В 6 часов утра 163 тысячи русского войска прибыли на равнины Вертю и стали в нескольких линиях в боевом порядке. Монархи и сопровождавшие их полководцы различных держав прибыли вскоре на гору Монт-Эме. В рядах все было слух, тишина и неподвижность; все было одно тело, одна душа! Казалось в сии минуты, что войска были сплочены в неподвижные стены. Начальник и рядовой ожидали удара вестовой пушки (по которой должны были исполняться все маневры). Задымился холм; перун грянул — и все пришло в движение. Музыка, барабаны и трубы загремели во всех линиях, развевавшиеся знамена преклонены долу, и тысячи рук одним мановением отдали честь государям. Вскоре все войско претворилось снова в тишину и неподвижность. Но вестовой перун вновь раздался — и все восколебалось. Линии начали делиться; отрывки их потекли по разным направлениям; пехота и тяжелые орудия ее шли скорым шагом; конница и летучая ее артиллерия неслись, казалось, на крыльях ветра. В несколько минут, с разных пунктов на пространстве нескольких верст, войска прибыли все вместе на места назначения своего и образовали вдруг неподвижный пространный каре, коего передний, правый и левый фасы составляла вся пехота, а задний — вся кавалерия (несколько отдельно от пехоты). В сие время государи съехали с горы и при громогласном “Ура!” объехали весь каре. Потом стали они на месте, удобном для обозрения полков, готовящихся к церемониальному маршу. Войска, построившись в густые колонны, составляя оные из двух батальонов рядом, имея за каждой бригадой свою артиллерию — своя пехота прежде, а потом вся конница — пошли таким образом мимо государей. Порядок и блеск шествия сего многочисленного войска изумили иностранцев тем более, что в числе оного не была и гвардия, сия лучшая, самая блестящая часть Русской армии. <…>
Смотр кончился беглым огнем из 160 тысяч ружей и 600 орудий. Можно вообразить об ужасном громе, ими произведенном.
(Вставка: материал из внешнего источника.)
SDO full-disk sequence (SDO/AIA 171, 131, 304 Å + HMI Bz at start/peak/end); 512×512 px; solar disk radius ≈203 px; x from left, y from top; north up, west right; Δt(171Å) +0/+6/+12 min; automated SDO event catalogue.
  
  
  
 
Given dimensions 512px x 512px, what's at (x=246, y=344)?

Казалось, земля раздираема была на части, и вся окрестность стонала» [77. С. 276–280].
Знаменитый британский полководец Веллингтон сказал, «что он никогда не думал, что армию можно довести до столь великого совершенства» [11. С. 383].
Прославленный адмирал Сидней Смит добавил:
— Этот смотр есть урок, даваемый императором российским прочим народам [11. С. 383].
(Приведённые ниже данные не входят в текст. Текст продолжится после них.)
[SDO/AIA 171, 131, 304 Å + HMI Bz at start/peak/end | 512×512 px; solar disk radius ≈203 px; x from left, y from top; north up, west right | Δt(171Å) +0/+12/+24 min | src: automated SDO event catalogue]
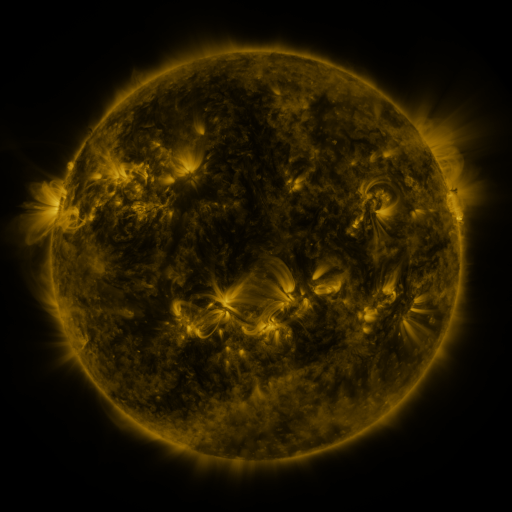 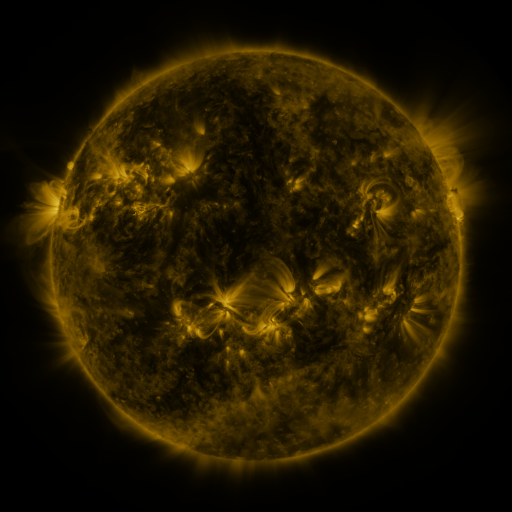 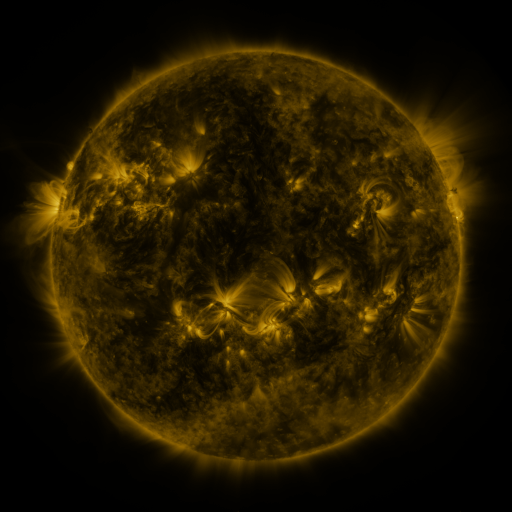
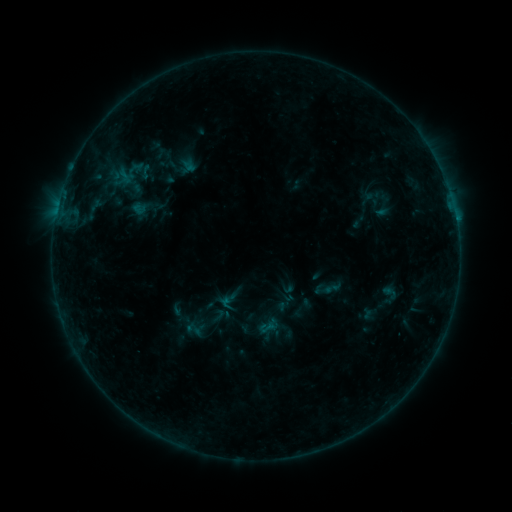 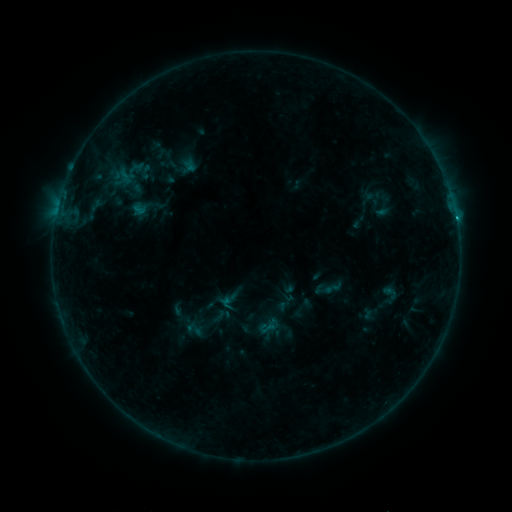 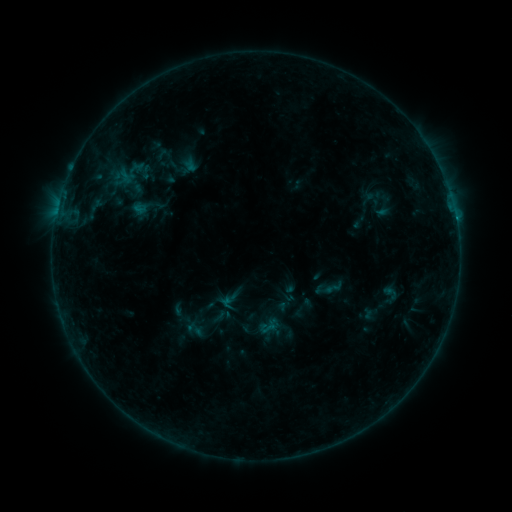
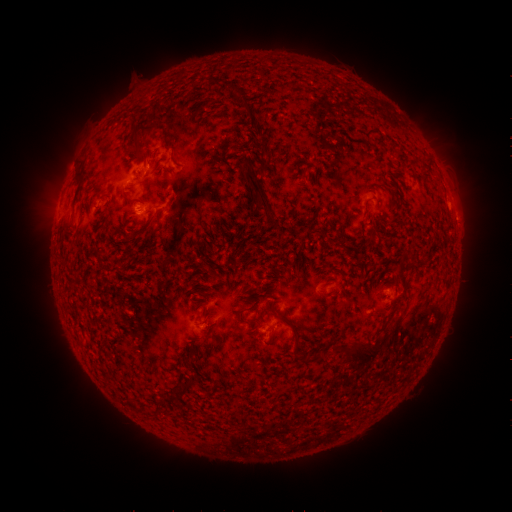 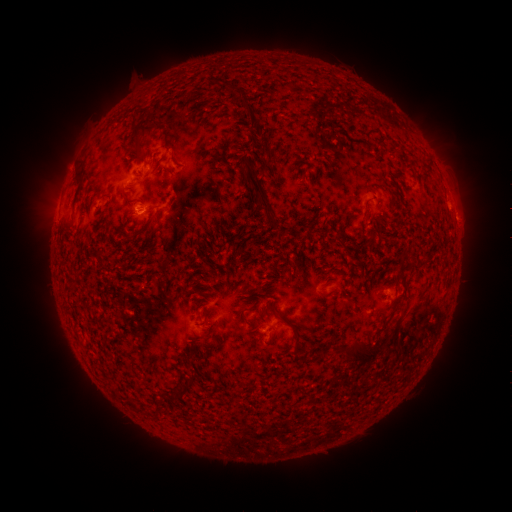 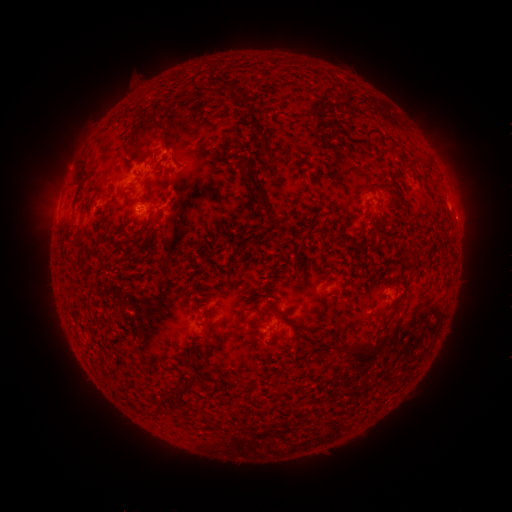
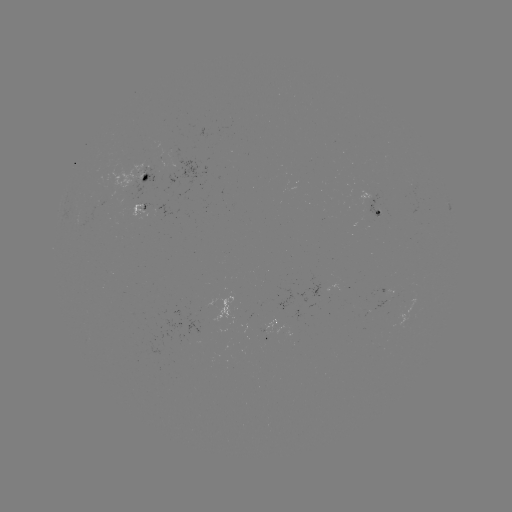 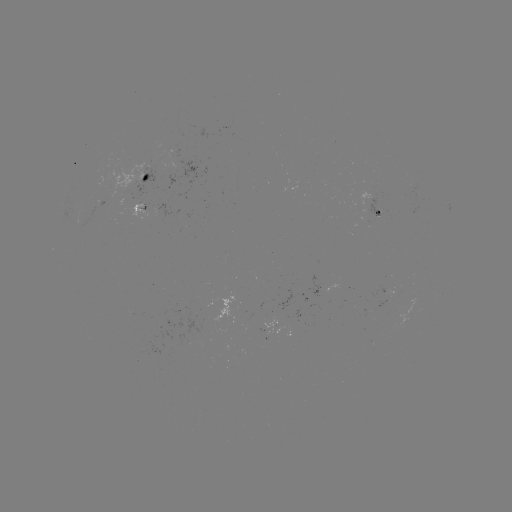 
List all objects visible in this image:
B5.2 flare: (455, 220)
Всего в смотре, по данным генерала А. И. Михайловского-Данилевского, было задействовано 150 554 человека — в том числе 87 генералов, 433 штаб-офицера и 3980 обер-офицеров, при 540 орудиях, и он превзошел все ожидания [97. С. 317]. Все полки «были доведены до совершенства», и «в продолжение церемониального марша… никто не сбился с ноги» [11. С. 383].
Император Александр, очень довольный смотром, произнес:
— Я вижу, что моя армия — первая в свете; для нее нет ничего невозможного, и по самому наружному ее виду никакие войска не могут с нею сравниться [11. С. 383].
Княжеское достоинство
«Когда иностранцы, бывшие в Вертю, разъехались, государь лично занимался выбором людей в гвардию и в гренадеры; провел весь день в поле, был отменно весел, подъезжал к каждому полку, приветствовал их и наградил многих генералов. Фельдмаршал граф Барклай-де-Толли возведен в княжеское достоинство» [97. С. 337].
Произошло это 30 августа (11 сентября) 1815 года, причем Михаил Богданович был возведен в княжеское достоинство Российской империи вместе с нисходящим потомством с формулировкой: «За оказанные в продолжение минувшей войны с французами неоднократные важные Отечеству услуги, последствием коих было, наконец, заключение мирного трактата в Париже, и за заслуги по устройству войск, двинутых в нынешнем году во Францию, за заведенный в оных порядок, сохранение строжайшей дисциплины в землях иностранных, чем имя российского воина еще более прославлено, и за воинскую исправность, найденную в войске при сделанном у города Вертю смотре».
Как мы помним, Михаил Богданович получил графский титул «за заслуги в четырехдневном достославном сражении при Лейпциге и новые опыты отличного мужества», а чина генерал-фельдмаршала он был удостоен за взятие Парижа. Но вот чтобы стать князем, ему оказались не нужны ни сражения, ни победы. Достаточно было просто организовать потрясающий по своей красоте парад.
К сожалению, как мы помним, в это время «этот полководец, заслуживший название российского Фабия, начинал уже чувствовать ослабление сил, изнуренных ранами и трудами. Перед началом похода 1815 года он желал на некоторое время удалиться от дел для отдохновения. Государь соизволил на его просьбу, но… движение войск во Францию воспрепятствовало отпуску» [97. С. 338].
Позже, в январе 1818 года, был Высочайше утвержден необычайно пышный княжеский герб Барклая-де-Толли.